Ujian Nasional Jangan asal Bangkit, Perhatikan Hal Ini!
Oleh: Agustian Deny Ardiansyah, S.Pd.
Semenjak Abdul Mu’ti menggantikan Nadim Anwar Makarim sebagai Menteri Pendidikan Republik Indonesia santer beredar tentang isu kembalinya ujian nasional (UN) kesistem pendidikan kita.
Bila merunut penghetiannya, tahun 2020 merupakan tahun terakhir dilaksanakannya UN yang kemudiaan diganti dengan Asesmen Kompetensi Minimum (AKM) dan Survai Karakter pada tahun 2021.
Salah satu alasan utama UN dihentikan adalah karena materi UN dianggap terlalu padat sehingga fokus siswa cenderung menghafal dan tidak linier dengan kompetensi belajar.
Selain itu UN dihentikan karena hanya fokuskan pada aspek kognitif saja sehingga menimbulkan beban stres pada guru, siswa dan orang tua.
Saat ini jika kita menelusur pada awal penghentian UN, sudah hampir 5 tahun peserta didik di berbagai jenjang pendidikan dasar dan menengah tidak melaksanakan UN.
Lalu apa dampaknya? Jika harus mengulas maka ingatan saya terhampar suasana ketika akan menjelang UN tingkat SD/MTs/SMP/MTs dan SMA/Ma sederajat.
Waktu itu memang ada pengetatan belajar baik dari orang tua atau sekolah. Seingat saya ada istilah jam ke-0 yang dilakukan dari jam 06:00 – 07:00 Wib atau penambahan jam setelah pulang sekolah.
Kegiatan itu dilakukan dengan membahas soal-soal UN bersama dengan guru mata pelajaran yang diujikan.
Bahkan saya masih ingat ketika Bapak membelikan buku “detik-detik UN” agar saya lebih banyak berlatih soal-soal serta menguasai materi untuk persiapan UN.
Hasilnya, UN dari tingkat SD, SMP dan SMA dapat saya lewati tanpa ada kecurangan dan murni dari hasil belajar baik bersama dengan guru, rekan dan orangtua.
Memang nyatanya dari tiga fase UN yang saya lewati tidak satupun dari hasil membeli kunci jawaban atau soal seperti banyak diberitakan saat UN waktu itu.
Lalu bagaimana kondisi tanpa ujian nasional?
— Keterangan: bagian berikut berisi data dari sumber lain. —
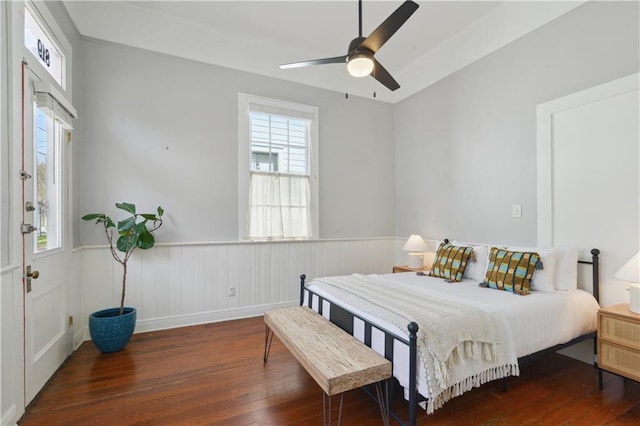 bedroom featuring wainscoting, a ceiling fan, and wood finished floors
Ketika ujian nasional ditiadakan oleh Mas Menteri pada tahun 2020 sebagai seorang guru saya menemui beberapa fenomena yang terjadi kepada siswa.
Fenomena tersebut lebih kepada “motivasi belajar siswa yang rendah” karena dalam pikiran siswa ketika sudah mengikuti segala kegiatan sekolah sudah pasti lulus, karena kelulusan ditentukan oleh sekolah.
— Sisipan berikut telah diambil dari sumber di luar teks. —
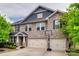 Beautiful two-story brick home with a two-car garage and well-maintained landscaping at 1446 Cilantro Ct, Tega Cay, SC 29708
Selain itu “pembelajaran tidak memiliki arah yang jelas” karena buku teks dan capaian belajar selalu berubah ubah, bahkan dalam satu semester pernah mengalami 2 kali revisi sehingga harus mengupdate materi pembelajaran siswa.
Lebih parah “karakter siswa kepada rekan dan guru mengalami kemerosotan” hal itu dapat dilihat dari banyaknya kasus-kasus yang terjadi di sekolah.
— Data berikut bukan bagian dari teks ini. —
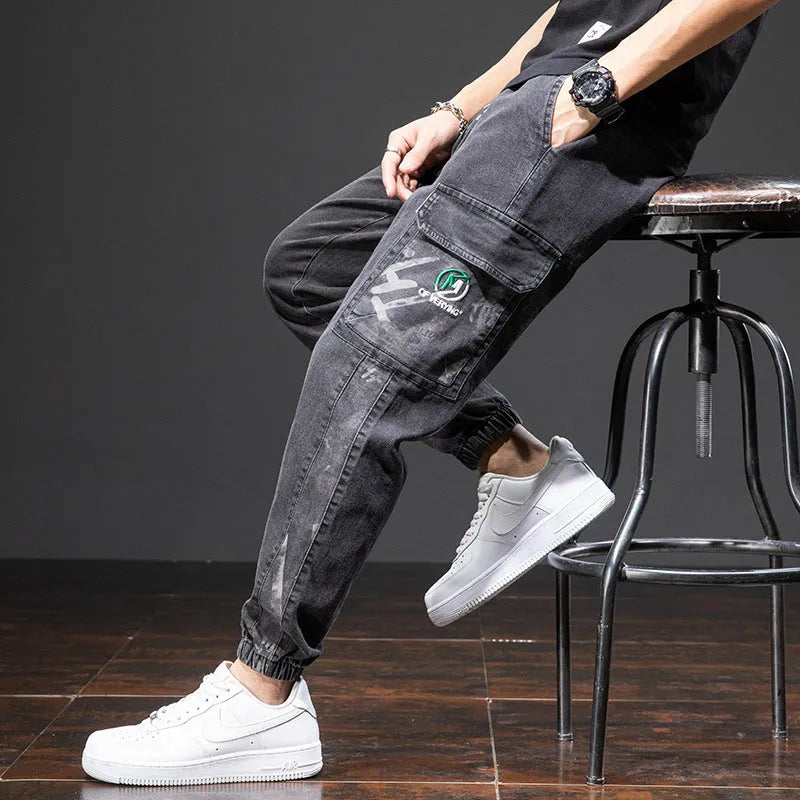 Man wearing loose fit straight leg cargo jeans in blue, showcasing the Korean style and micro-elastic cotton fabric.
Indokator itu dapat dilihat dari meningkatnya kasus perkelahian antar siswa (bullying) atau ketidakpedulian siswa kepada guru, semisal hilangnya budaya “menghormati guru”.
Terakhir yang saya amati adalah “hilangnya kepedualian orangtua terhadap budaya belajar anak”, sepertinya ketika indikator utama semisal UN dihilangkan orangtua tidak memiliki daya tekan kepada anak untuk meminta anaknya belajar.